1. At least two to three days in advance, make fondant flowers and leaves. Use fondant roller with purple guide rings to roll out neon fondant 1/8" thick. Use small and medium daisy cutter to cut 11 each small and medium flowers. Tint 1 oz. white fondant green. Use fondant roller with purple guide rings to roll out green fondant 1/8" thick. Use medium leaf Cut-Out to cut 10 leaves. Allow flowers and leaves to dry on cornstarch-dusted surface overnight. Reserve remaining fondant.
2. Also in advance, decorate leaves and flowers. When dry, brush flowers and leaves with Pearl Dust to match colors. For orange color, mix white Pearl Dust with orange Color Dust. Use thinned fondant adhesive to attach small daisy to center of medium daisy. For flower centers, roll small white balls of fondant and use damp brush to attach to flowers. Allow to dry 8 hours or overnight.
3. Also in advance, attach flowers to wires. Use wire cutter to cut three florist wires to 13", three to 10", two to 9" and three to 8". Use thinned fondant adhesive to attach flowers and leaves to wires. Allow to dry 4 to 8 hours.
4. Make cake. Prepare batter following recipe directions. Bake 3-layer cake (two 2" high and one 1" high to make a 5" high cake) and allow to cool completely. Prepare 3-layer cake for rolled fondant by lightly icing with icing. Cover cakes with white fondant and use fondant smoother to smooth. Combine remaining violet fondant from flowers with white fondant to equal 15 oz. Add a small amount of Violet Icing Color for shade used on embossed stripes.
5. Make stripes. Tint 5 oz. white fondant with Royal Blue Icing Color for shade used on smooth stripes. Use fondant roller to roll out violet fondant 3/16" thick. Use fondant trimmer to cut eight strips, 1-1/2"x5". Use detail embosser with dash embossing wheel to emboss four strips 1/4" apart. Use fondant roller to roll out blue fondant 3/16" thick. Use fondant trimmer to cut eight smooth strips, 1"x5". Use damp brush to attach strips, alternating blue and violet, to cake sides.

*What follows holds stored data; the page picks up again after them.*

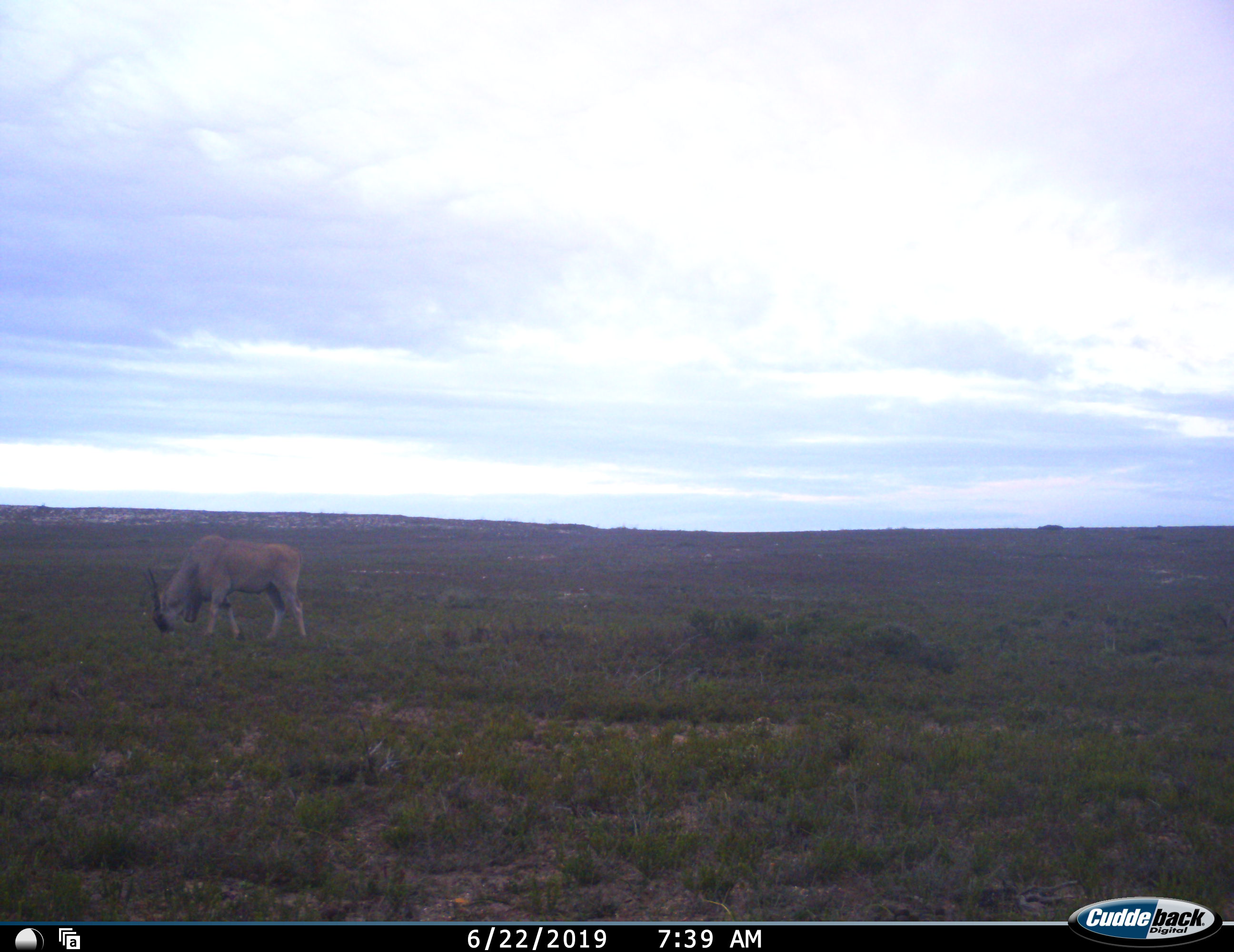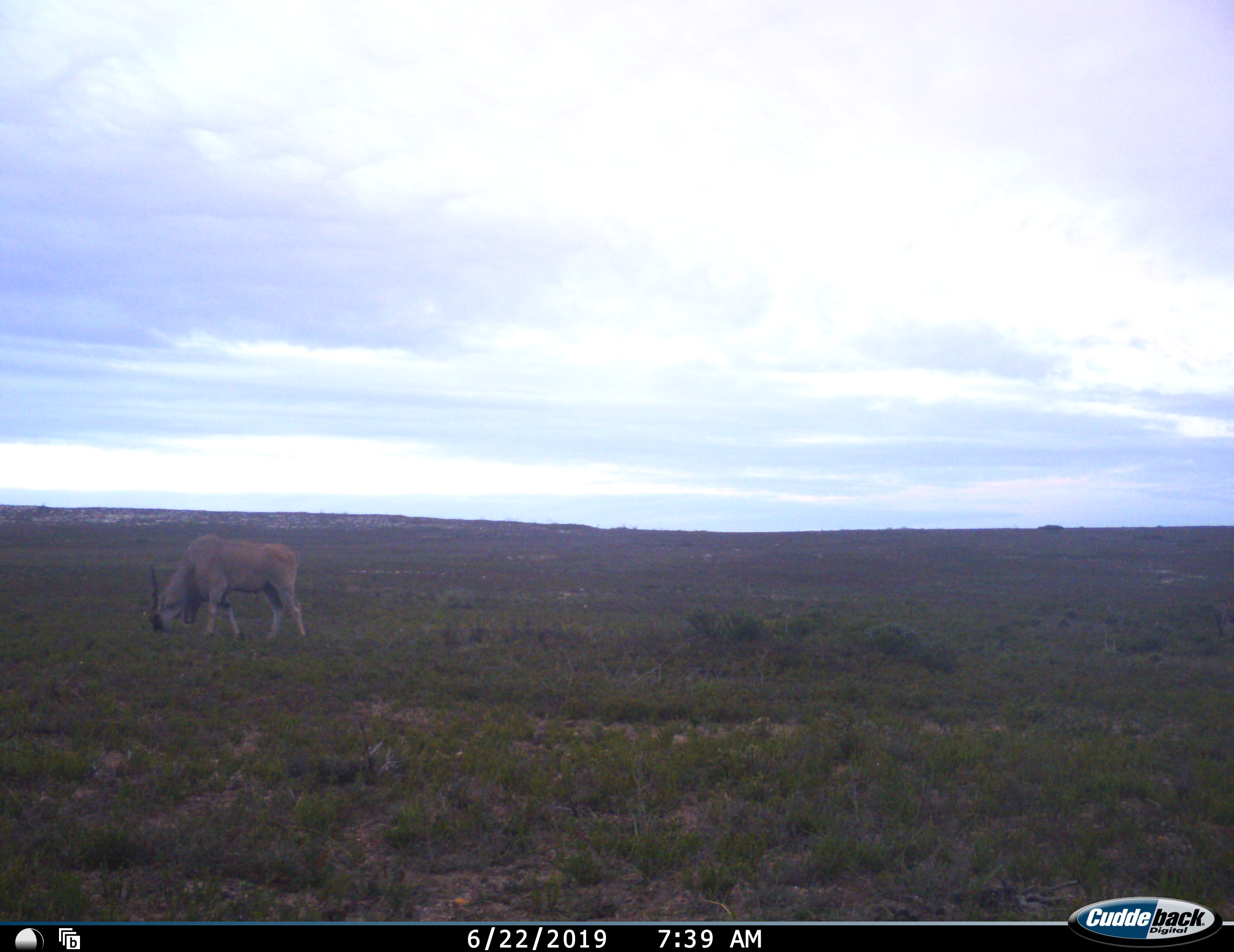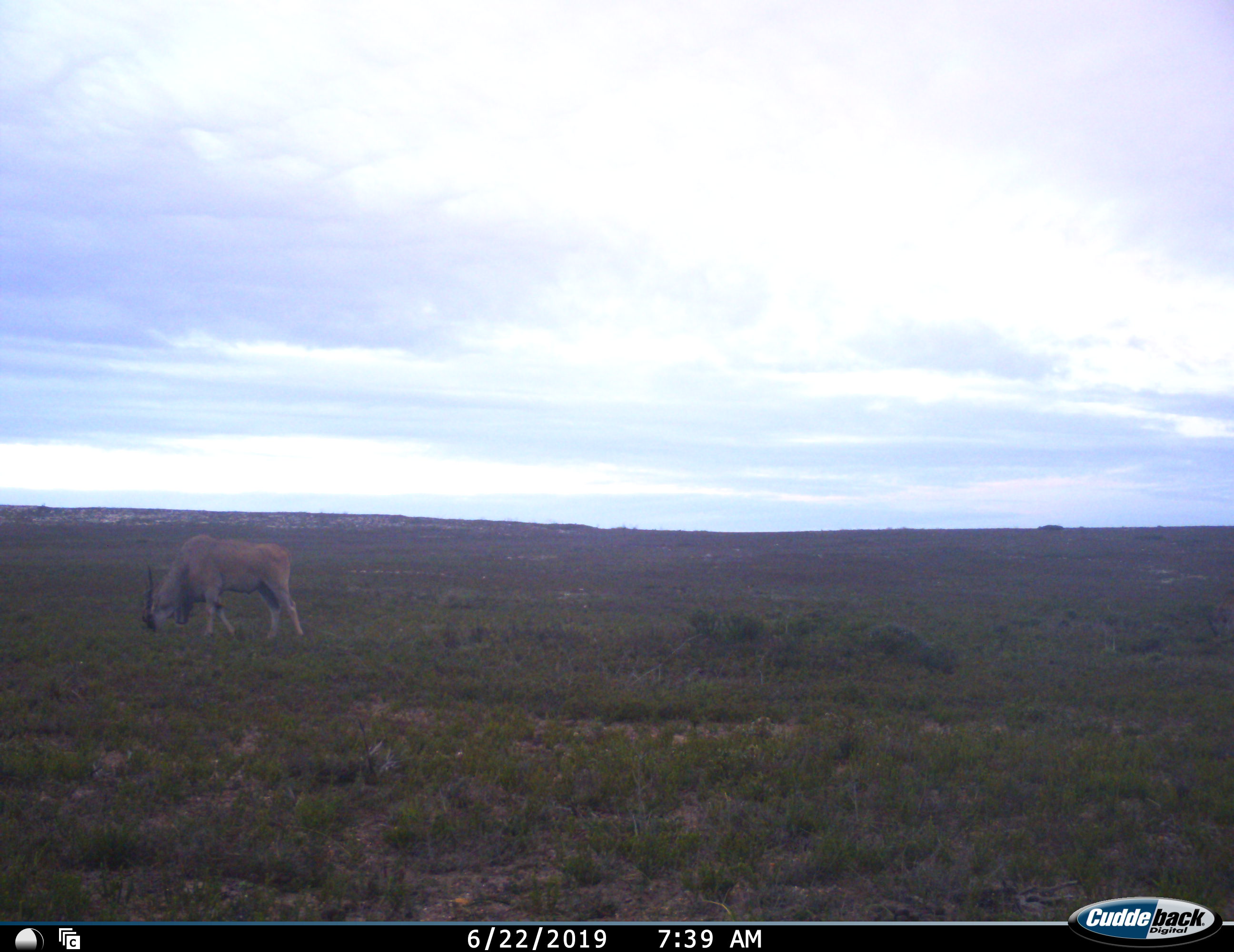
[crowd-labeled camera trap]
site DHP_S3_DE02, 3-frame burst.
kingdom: Animalia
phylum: Chordata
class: Mammalia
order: Artiodactyla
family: Bovidae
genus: Tragelaphus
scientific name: Tragelaphus oryx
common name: eland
Eland (Tragelaphus oryx), count 1. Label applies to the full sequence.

6. Make borders. For bottom border, roll 3/4" balls of white fondant and attach to cake with thinned fondant adhesive. Use white Icing Writer to pipe swirls on top of balls. For top border, roll 5/8" white fondant balls and attach with thinned fondant.
7. Add flowers. Cut dowel rod to height of cake and insert into cake center. Drop a piece of fondant into dowel rod to secure flowers. Position flowers.